Stated exercise a:
Answer these questions about the forum post, marking each answer (i), (ii) or (iii) to match:
(i) Which dataset will the investigation use?
(ii) Which two models does the writer plan to compare?
(iii) For a simple linear regression, which tests does the writer name?

Passage shown:
Dear Statalist members,

I hope you are well.

I am seeking guidance in regards to the first investigation I will conduct using Stata - I have a few weeks off for Christmas and thought to self-teach myself some Econometrics/Statistics mainly using Dr Jeff Wooldrige's book. Interestingly, statistics/econometrics were not taught during my Economics undergrad!

I aim to carry out an investigation into participation of married women in the labour force and educational attainment, using the mroz dataset.

As participation in the labour force is binary, I am going to use the linear probability model - however, due to its limitations, I thought to include a probit model and compare the results.

Essentially, beyond simply interpreting the coefficients from each model, I am unsure what else to include during my little project. I wonder what tests would be appropriate and are needed?
- I know if it was a simple linear regression, I would conduct tests for heteroscedasticity, collinearity and the like but due to the differing assumptions of the LPM and probit are these still applicable?

Stated exercise b: Please update the entries starting with the line containing "239): river water?" and going on through the end of the entries, replacing "camera" with "viewer" and leaving everything else as it is. Return only those lines.

Exercise inputs:
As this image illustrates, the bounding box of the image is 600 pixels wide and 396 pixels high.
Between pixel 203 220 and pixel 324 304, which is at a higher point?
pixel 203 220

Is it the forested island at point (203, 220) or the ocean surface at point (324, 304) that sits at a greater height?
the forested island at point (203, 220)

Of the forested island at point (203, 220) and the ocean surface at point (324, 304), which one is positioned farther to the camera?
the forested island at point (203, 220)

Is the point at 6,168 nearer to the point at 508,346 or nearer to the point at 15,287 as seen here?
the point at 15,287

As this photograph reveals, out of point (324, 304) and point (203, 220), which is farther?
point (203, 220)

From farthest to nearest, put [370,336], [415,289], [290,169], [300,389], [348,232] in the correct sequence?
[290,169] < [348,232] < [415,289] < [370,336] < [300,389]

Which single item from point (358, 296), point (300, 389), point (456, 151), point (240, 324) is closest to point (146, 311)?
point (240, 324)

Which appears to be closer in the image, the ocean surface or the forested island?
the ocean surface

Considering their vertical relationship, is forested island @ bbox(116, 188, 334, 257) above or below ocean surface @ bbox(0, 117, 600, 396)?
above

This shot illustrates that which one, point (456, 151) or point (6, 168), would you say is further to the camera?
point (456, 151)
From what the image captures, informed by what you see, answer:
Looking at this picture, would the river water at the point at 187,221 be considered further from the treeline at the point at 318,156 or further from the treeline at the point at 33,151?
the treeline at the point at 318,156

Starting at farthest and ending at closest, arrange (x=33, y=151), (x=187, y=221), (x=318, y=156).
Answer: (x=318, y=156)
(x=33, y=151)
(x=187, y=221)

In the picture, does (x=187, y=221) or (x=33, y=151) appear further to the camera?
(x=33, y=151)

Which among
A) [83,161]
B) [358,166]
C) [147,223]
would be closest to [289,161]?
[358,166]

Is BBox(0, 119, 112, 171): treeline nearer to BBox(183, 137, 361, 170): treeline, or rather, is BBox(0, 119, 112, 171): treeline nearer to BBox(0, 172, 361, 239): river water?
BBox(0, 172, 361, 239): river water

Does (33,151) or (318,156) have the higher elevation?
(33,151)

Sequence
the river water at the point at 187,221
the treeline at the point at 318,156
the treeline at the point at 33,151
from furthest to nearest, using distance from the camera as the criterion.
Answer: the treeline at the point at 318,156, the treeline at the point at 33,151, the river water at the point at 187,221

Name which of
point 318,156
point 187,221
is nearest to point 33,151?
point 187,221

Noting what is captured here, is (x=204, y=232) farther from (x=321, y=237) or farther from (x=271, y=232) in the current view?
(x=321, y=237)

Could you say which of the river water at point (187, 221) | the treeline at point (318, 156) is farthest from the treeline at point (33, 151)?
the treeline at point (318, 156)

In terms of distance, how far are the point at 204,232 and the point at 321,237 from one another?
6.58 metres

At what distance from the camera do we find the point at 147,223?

Exercise solution a:
(i) The mroz dataset.
(ii) The linear probability model and a probit model.
(iii) Tests for heteroscedasticity and collinearity.

Exercise solution b:
Is BBox(0, 119, 112, 171): treeline nearer to BBox(183, 137, 361, 170): treeline, or rather, is BBox(0, 119, 112, 171): treeline nearer to BBox(0, 172, 361, 239): river water?
BBox(0, 172, 361, 239): river water

Does (33,151) or (318,156) have the higher elevation?
(33,151)

Sequence
the river water at the point at 187,221
the treeline at the point at 318,156
the treeline at the point at 33,151
from furthest to nearest, using distance from the viewer as the criterion.
Answer: the treeline at the point at 318,156, the treeline at the point at 33,151, the river water at the point at 187,221

Name which of
point 318,156
point 187,221
is nearest to point 33,151?
point 187,221

Noting what is captured here, is (x=204, y=232) farther from (x=321, y=237) or farther from (x=271, y=232) in the current view?
(x=321, y=237)

Could you say which of the river water at point (187, 221) | the treeline at point (318, 156) is farthest from the treeline at point (33, 151)?
the treeline at point (318, 156)

In terms of distance, how far are the point at 204,232 and the point at 321,237 from one another?
6.58 metres

At what distance from the viewer do we find the point at 147,223?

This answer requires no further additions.